Like many ventures, even a major new music venue takes years to build up business. The required number of minimal annual concerts will start at around six to eight (prorated dependent upon when the amphitheater debuts, year one), and scale up. About 12 to 15 concert in year two, 20 to 25 next, and so on. A qualifying show must sell at least 75 percent of tickets.
As far as the target of festival headliner level bookings goes, 2019 examples thereof include acts like: Tame Impala, Paul Simon, Blink-182, Childish Gambino, The Black Keys, Phish, Post Malone, Billie Eilish, Vampire Weekend, Dave Matthews Band, Guns N’ Roses, The Cure, Zac Brown Band, Cardi B and, yes, Mumford & Sons.

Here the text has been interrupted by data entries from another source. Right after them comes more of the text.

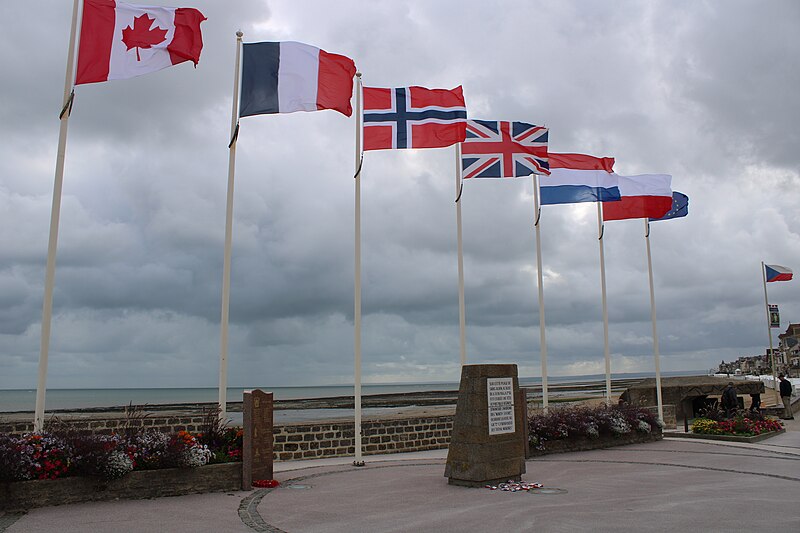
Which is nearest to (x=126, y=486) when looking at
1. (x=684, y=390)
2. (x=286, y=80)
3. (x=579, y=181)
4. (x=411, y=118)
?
(x=286, y=80)

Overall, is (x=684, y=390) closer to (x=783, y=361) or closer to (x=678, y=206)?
(x=678, y=206)

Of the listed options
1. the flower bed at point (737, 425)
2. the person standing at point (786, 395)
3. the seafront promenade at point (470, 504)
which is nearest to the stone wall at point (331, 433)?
the seafront promenade at point (470, 504)

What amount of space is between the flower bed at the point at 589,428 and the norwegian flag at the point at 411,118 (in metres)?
7.41

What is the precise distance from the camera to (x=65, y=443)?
9.34 m

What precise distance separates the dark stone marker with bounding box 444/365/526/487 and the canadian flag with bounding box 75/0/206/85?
311 inches

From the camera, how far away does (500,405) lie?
1130 cm

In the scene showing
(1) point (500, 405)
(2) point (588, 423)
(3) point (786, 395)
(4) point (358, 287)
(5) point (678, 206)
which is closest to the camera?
(1) point (500, 405)

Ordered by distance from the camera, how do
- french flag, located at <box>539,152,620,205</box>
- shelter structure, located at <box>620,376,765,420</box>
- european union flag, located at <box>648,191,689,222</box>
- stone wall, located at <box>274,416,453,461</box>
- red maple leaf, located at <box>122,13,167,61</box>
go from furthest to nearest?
shelter structure, located at <box>620,376,765,420</box>
european union flag, located at <box>648,191,689,222</box>
french flag, located at <box>539,152,620,205</box>
stone wall, located at <box>274,416,453,461</box>
red maple leaf, located at <box>122,13,167,61</box>

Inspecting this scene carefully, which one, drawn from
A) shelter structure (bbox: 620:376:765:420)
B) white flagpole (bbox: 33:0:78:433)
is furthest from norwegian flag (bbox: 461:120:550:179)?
shelter structure (bbox: 620:376:765:420)

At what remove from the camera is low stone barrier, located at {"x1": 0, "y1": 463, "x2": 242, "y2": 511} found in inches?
344

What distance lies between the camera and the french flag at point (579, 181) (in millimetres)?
19391

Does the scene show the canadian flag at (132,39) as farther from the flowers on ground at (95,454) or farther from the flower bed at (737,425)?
the flower bed at (737,425)

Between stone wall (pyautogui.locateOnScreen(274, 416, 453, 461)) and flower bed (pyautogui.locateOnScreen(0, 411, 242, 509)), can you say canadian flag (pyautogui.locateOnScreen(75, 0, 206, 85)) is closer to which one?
flower bed (pyautogui.locateOnScreen(0, 411, 242, 509))

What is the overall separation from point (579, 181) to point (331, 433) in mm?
10668
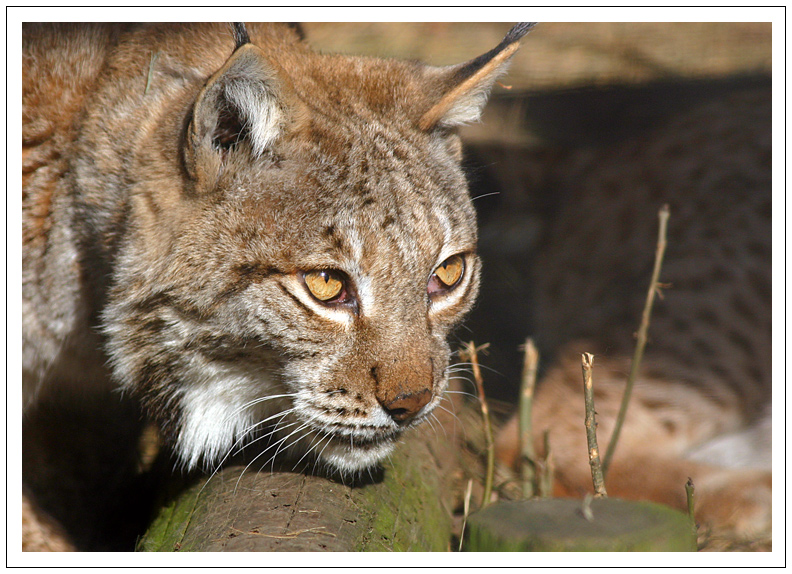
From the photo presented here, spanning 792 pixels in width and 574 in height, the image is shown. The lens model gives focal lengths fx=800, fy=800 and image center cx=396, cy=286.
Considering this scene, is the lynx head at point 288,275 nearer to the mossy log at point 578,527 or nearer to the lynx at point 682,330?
the mossy log at point 578,527

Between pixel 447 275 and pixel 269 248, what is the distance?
0.59 meters

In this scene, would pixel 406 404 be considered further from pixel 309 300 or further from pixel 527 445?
pixel 527 445

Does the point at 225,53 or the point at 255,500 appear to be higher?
the point at 225,53

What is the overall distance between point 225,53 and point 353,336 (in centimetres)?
107

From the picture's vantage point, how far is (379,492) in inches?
94.1

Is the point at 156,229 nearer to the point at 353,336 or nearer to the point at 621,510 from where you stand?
the point at 353,336

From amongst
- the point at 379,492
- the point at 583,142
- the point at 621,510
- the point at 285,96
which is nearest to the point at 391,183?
the point at 285,96

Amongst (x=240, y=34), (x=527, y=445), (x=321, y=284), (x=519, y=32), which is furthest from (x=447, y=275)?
(x=527, y=445)

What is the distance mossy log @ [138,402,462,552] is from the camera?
203 cm

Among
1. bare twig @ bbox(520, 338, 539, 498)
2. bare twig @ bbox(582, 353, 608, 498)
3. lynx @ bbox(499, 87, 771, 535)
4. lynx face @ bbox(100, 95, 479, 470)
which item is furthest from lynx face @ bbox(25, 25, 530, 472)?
lynx @ bbox(499, 87, 771, 535)

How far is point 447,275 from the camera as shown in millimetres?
2451

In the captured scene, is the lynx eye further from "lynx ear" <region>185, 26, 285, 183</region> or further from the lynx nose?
"lynx ear" <region>185, 26, 285, 183</region>

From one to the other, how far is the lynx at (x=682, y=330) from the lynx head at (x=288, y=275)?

In addition to top acts on tour, the concept to make an elite venue is intended to entice marquee acts to book shows there off-cycle, when they’re off tour, for one-off shows.
“It’s all about reputation,” Murphy says. ” To be memorable is important because otherwise you’re just a parking lot.” He recalls when crooner Tony Bennett’s positive experience performing at St. Augustine directly led to that venue booking rocker Stevie Nicks. Bennett’s manager was having drinks with Nicks’ manager. Bennett’s manager mentioned how much they’d enjoyed their St. Augustine gig and then Nicks’ rep reached out about a one-off solo show for Nicks, an underplay for the Fleetwood Mac star. But it’s just as important is what road crews and tour bus drivers think of a venue, because they’re on the road year-round, jumping from tour to tour.
One of country music’s hottest acts, Kacey Musgraves, who packs Nashville’s 20,000-capacity Bridgestone Arena, also booked a show at the 4,800-capacity St. Augustine Amphitheater. Legends like Robert Plant perform there. And indie rock band fave The National makes it a priority to.
The city of St. Augustine’s population is only around 15,000. Huntsville is now the second biggest city in Alabama.
Like Murphy orchestrated in Florida, the Huntsville amphitheater, with its park setting, is meant to be a community magnet beyond concerts. The concept is to also host everything from graduation ceremonies and free holiday events to farmers markets and arts festivals.
“We want to make sure people understand this facility doesn’t sit dark 320 days,” Murphy says. In fact, for year five, the plan is to have the amphitheater dark for only seven days.
Side stages are planned to be part of the Huntsville amphitheater’s design. So, there should be opportunities for top local artists to perform there, at some events. Top Huntsville talent like R&B artist Lamont Landers. Landers normally plays club-level gigs, from here to New Orleans, but earlier this year was a support act on a Tuscaloosa Amphitheater bill topped by Grammy winning Alabama native Jason Isbell. “The vibe is a completely different than playing in a bar,” Landers says. “At an amphitheater, people are there to see some music, and that makes you step your game up.” Having performed on TV shows like “America’s Got Talent” and “Showtime at the Apollo,” Landers is no stranger to big stages. Getting a chance one day to headline or open at a Huntsville amphitheater, “would be a dream,” he says. “It’s great that’s coming here, because now I have a new goal in mind.”